Reds’ Billy Hamilton: Olympic sprinters on a different level

The fastest man in baseball has watched the fastest men in the world compete at the Olympics this week.

Cincinnati Reds center fielder Billy Hamilton never ran track, but estimates he could run the 100-meter dash in 10 seconds right now without any training. He hit 21.2 miles per hour on a stolen-base attempt in April, according to MLB Statcast technology. He reached 23.3 mph stealing second in June.

Jamaica’s Usain Bolt, who won the 100-meter dash in 9.81 seconds Sunday in Rio de Janeiro, raced at 22.8 miles per hour.

“I watch those guys’ technique. I watch myself run,” Hamilton said Tuesday. “They’re well trained, more than I am. Right now, I probably wouldn’t have a chance against those guys, but if I got out there and trained and had the technique, I could get with those guys. But as of right now, they’re on a different level.”

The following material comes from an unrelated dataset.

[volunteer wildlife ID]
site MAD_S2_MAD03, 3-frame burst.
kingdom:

Hamilton knows world-class sprinters find speed in different ways, by swinging their arms, for example. He never learned to run like that because track season fell during baseball season in high school.

“Me, I just run,” Hamilton said. “I’m just fast. I was blessed with it.”

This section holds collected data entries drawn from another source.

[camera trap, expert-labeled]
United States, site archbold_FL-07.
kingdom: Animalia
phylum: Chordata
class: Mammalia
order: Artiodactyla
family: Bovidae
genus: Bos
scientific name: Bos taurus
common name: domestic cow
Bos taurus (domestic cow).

Hamilton was out of the lineup Tuesday after running into the wall Monday and suffering a knee contusion. He leads baseball with 51 stolen bases.

Since Hamilton’s big-league debut in September 2013, he leads baseball with 177 stolen bases. His success rate is 81.9 percent. Dee Gordon, of the Marlins, ranks second in that time span with 139 stolen bases and a success rate of 76.4.